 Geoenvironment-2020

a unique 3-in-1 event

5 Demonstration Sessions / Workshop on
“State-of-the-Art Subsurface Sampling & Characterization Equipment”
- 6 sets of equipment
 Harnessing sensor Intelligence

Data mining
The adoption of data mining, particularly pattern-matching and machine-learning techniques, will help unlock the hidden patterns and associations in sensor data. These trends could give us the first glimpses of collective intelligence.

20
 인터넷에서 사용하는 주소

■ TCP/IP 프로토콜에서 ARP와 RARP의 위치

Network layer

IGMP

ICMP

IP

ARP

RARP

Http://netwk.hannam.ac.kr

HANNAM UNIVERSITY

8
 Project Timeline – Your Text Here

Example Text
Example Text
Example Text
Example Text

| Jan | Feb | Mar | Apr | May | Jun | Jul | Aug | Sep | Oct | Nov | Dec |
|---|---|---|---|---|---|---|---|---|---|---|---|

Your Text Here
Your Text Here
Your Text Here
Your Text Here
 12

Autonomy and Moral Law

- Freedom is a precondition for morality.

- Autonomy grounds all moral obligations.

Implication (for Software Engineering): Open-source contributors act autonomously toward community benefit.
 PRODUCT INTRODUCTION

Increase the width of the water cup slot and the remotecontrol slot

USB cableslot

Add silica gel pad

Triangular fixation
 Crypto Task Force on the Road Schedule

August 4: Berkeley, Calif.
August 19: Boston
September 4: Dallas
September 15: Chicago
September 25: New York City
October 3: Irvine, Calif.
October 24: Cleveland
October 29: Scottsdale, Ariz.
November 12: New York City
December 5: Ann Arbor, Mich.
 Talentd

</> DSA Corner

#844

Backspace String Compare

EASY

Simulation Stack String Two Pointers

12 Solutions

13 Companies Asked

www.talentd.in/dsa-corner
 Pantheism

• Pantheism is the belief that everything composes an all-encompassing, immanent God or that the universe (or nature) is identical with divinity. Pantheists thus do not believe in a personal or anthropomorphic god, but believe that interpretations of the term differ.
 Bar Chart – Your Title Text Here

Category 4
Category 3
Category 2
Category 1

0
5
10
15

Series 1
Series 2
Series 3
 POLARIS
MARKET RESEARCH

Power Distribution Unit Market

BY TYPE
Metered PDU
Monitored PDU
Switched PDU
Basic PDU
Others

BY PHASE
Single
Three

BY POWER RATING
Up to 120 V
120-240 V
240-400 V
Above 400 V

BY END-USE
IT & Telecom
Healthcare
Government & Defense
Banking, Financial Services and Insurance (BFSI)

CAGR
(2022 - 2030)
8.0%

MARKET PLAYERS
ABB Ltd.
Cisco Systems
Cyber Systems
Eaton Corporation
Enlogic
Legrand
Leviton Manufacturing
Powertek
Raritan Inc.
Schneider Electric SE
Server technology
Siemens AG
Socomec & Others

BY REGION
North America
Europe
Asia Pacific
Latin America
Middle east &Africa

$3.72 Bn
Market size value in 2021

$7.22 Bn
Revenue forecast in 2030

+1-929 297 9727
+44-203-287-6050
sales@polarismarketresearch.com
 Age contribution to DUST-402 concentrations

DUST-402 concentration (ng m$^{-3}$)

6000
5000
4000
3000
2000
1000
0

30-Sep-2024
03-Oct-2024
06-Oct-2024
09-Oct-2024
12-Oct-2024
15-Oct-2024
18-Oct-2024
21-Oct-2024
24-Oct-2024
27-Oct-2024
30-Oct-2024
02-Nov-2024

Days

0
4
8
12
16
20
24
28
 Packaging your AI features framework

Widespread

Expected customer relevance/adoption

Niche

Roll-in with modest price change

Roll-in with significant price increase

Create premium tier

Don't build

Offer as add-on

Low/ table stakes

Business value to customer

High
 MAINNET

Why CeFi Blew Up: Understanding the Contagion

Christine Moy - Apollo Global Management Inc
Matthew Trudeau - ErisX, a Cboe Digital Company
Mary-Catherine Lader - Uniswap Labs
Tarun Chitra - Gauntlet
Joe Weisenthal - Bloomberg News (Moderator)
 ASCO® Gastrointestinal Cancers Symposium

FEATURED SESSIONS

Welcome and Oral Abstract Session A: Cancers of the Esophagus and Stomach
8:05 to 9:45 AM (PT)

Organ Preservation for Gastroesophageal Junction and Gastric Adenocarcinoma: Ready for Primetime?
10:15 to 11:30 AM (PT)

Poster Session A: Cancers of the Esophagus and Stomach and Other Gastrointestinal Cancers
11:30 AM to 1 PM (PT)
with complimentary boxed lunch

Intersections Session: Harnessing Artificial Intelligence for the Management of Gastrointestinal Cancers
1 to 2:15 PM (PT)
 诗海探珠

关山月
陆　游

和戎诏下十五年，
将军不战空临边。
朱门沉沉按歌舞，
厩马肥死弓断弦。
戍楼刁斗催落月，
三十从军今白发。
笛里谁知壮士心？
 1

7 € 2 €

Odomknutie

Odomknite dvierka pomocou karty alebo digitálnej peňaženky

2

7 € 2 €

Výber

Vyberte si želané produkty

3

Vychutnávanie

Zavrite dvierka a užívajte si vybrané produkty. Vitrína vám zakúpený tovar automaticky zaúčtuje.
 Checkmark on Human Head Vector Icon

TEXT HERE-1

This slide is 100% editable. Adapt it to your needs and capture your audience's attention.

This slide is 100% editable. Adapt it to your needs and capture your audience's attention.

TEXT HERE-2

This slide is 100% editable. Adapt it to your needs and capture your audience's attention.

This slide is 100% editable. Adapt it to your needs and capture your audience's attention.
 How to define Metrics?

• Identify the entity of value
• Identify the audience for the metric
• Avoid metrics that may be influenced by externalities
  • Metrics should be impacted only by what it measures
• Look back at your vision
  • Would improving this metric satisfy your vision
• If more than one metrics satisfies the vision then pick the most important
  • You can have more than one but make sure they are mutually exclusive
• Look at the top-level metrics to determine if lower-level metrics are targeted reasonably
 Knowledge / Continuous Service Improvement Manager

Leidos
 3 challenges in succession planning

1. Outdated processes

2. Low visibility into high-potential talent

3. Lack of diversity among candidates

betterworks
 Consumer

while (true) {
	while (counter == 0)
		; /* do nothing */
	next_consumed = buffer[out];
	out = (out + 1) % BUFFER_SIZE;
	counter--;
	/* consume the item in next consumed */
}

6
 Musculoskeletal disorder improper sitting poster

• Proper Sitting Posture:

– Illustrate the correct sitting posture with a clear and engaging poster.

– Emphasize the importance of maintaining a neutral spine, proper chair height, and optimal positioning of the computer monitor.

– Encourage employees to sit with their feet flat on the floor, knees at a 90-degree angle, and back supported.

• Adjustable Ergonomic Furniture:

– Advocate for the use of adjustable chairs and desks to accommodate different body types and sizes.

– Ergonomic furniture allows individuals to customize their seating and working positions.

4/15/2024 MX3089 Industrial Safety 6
###
→ **Brief**
The lines to return are those in the entries above that include "City".

→ **Task result**
September 25: New York City
November 12: New York City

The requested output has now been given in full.